しかも、背中だけとはいえ唯一アンジェリークの肌を覆っていたシーツが、肩から背中を滑るように剥がれ、ベッドの上にばさりと落ちた。
ジュリアスはあまりの驚きに、一瞬言葉と理性の両方を失いそうになった。だが、そのように自分の前で裸体を曝してしまっていてもまるで気づかないアンジェリークの様子に、ようやくジュリアスは我に返った。
躊躇しても仕方がない。ジュリアスは改めて腕をアンジェリークの肩から腰に移動させて自分の方へ抱き寄せると、軽くアンジェリークの体を揺さぶった。
「アンジェリーク、しっかりしろ!」
揺さぶると同時に彼女の乳房も大きく揺れる。思わずジュリアスは目を閉じかけたが、もしもアンジェリークに何か異変があった場合に察知することができない、と観念して目を開いた。だがアンジェリークの瞼は開かない。そこでジュリアスはアンジェリークを自分の方に向きを変えさせて仰向けにし、ゆっくりとベッドに降ろそうとした。
しかしそのとき、ドアの向こうからバタバタと人の走ってくる気配がしたかと思うと、激しくドアを打ちつける音がした。
「天使様! ジュリアス様! どうされました!」
あの女だ。やっとノックすることを覚えたか……。あまりに強烈な衝撃を受けていると、存外どうでもいいことに気づいてしまう。

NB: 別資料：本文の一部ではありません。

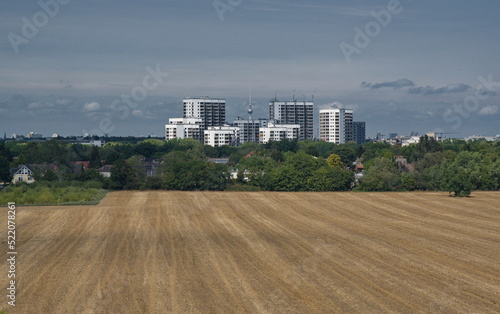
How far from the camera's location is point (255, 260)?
106 feet

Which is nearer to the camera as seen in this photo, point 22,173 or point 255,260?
point 255,260

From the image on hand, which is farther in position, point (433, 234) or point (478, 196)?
point (478, 196)

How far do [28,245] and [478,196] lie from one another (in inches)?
2141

ジュリアスは改めて今の自分とアンジェリークの姿を見た。
ベッドの上、一糸まとわぬ姿でアンジェリークが大の字に横たわり、その彼女を横たわらせるためとはいえ、四つんばいになって覆い被さるような形の自分がいる。それだけではない。ジュリアス自身バスローブ姿で、しかも前がはだけている。さっき寝間着に着替えようとして紐を解いたのが徒になった。このバスローブを脱いでしまえば……自分もアンジェリークと同じ姿になってしまう。
そのうえ自分は。
ジュリアスは、まるでその状況を見たくないかのように視線を引き上げて目を閉じ、大きく深呼吸すると、以前のようにドアを開けたりしない女に感謝しつつ叫んだ。
「問題ない! 騒がせたな」
「大きな音がしましたけど、大丈夫ですか?」
そうだ、大きな音がしたから自分も慌てて部屋に飛び込んだのだ。さっと辺りに目を走らせたジュリアスは、ベッドとその際の小机との間にあの辞書が落ちているのを見つけた。
「辞書だ……辞書が落ちたのだ!」
一瞬外が静かになった。きっと、しまった、と思っているのだろう。
「す……すみません、すぐ片づけ……」
「明日で良い!」
慌ててジュリアスは女の言葉を遮った。今、ここへ入られでもしたら、先日の夜伽云々の話では済まなくなる。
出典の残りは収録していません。